• Your goal
Quote, word for word, the part of the car seat thread between "## DahliaRW (Apr" and "average convertible, though.", inclusive.
##### Supplied passage #####
# Other Slim Car Seats Besides Radian?



## not_telling (Mar 31, 2008)

We need to purchase new seats for my 4 yr old so his sister can move out of her bucket and into his current seats. We were all set to get Radians, knowing it would cover him now through booster. However, someone I know told me that she has friends who do work as car seat inspectors and they have said that the Radian is actually not a great booster because the seatbelt positioning is not the greatest. Which has me wondering if we should be thinking about either:

1) getting another kind of all-in-one seat

2) getting a radian (or other FF seat) and then purchasing boosters when he gets to that point.

Whatever we get, we'd prefer it to have a slender profile.

Thoughts?


----------



## chickabiddy (Jan 30, 2004)

It's true that the Radians do not make excellent boosters, and kids will outgrow them by height before they can safely ride without boosters.

I would generally not recommend a convertible seat for a child who is already forward-facing. It's a waste of money to pay for rear-facing capability and never use it. I would recommend a combination harness-to-booster seat. The Evenflo SecureKid is relatively narrow and makes a decent booster. All you'll need after that is a backless booster, and those are under $20.


----------



## DahliaRW (Apr 16, 2005)

The other question would be when do your ds's convertible seats expire?


----------



## brigala (Apr 26, 2010)

None of the forward-facing combo seats (the ones that convert to decent boosters) are anywhere near as slender as the Radian. A lot of them do tend to be lower-profile than your average convertible, though.

If a really narrow car seat is a high priority, then a Radian (or a Foonf) is your best bet.

If you have room for a 19" wide car seat, then a forward facing combination seat is a better option for long-term economy. The longest-lasting one on the market (both as a harnessed seat and as a booster) is the Britax Frontier 85. Other options include the Evenflo Secure Kid 300/400 or the Graco Nautilus/Argos. They're all within half an inch or so of each other in terms of width, though different ones may fit differently in your vehicle or against your other car seats.


----------
##### Extracted information #####
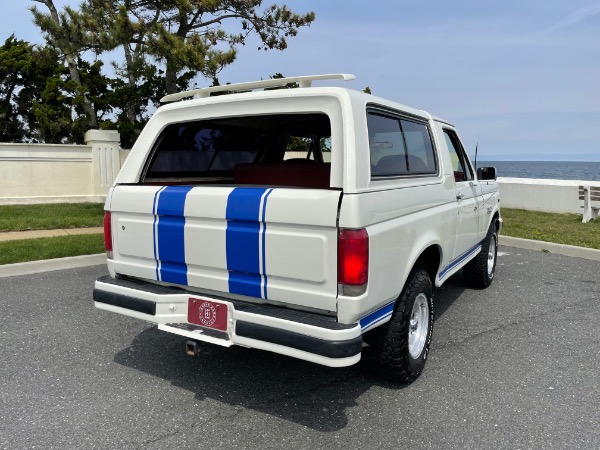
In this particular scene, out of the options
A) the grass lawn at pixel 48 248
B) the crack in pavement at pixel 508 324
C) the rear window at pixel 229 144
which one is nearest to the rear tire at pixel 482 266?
the crack in pavement at pixel 508 324

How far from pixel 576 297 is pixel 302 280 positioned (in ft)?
14.5

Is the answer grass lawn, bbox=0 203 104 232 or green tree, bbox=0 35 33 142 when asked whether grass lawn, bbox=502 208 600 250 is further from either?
green tree, bbox=0 35 33 142

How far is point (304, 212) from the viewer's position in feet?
9.46

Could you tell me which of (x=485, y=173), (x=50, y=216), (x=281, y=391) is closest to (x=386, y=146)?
(x=281, y=391)

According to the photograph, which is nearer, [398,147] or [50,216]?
[398,147]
#####
• Full output
## DahliaRW (Apr 16, 2005)

The other question would be when do your ds's convertible seats expire?


----------



## brigala (Apr 26, 2010)

None of the forward-facing combo seats (the ones that convert to decent boosters) are anywhere near as slender as the Radian. A lot of them do tend to be lower-profile than your average convertible, though.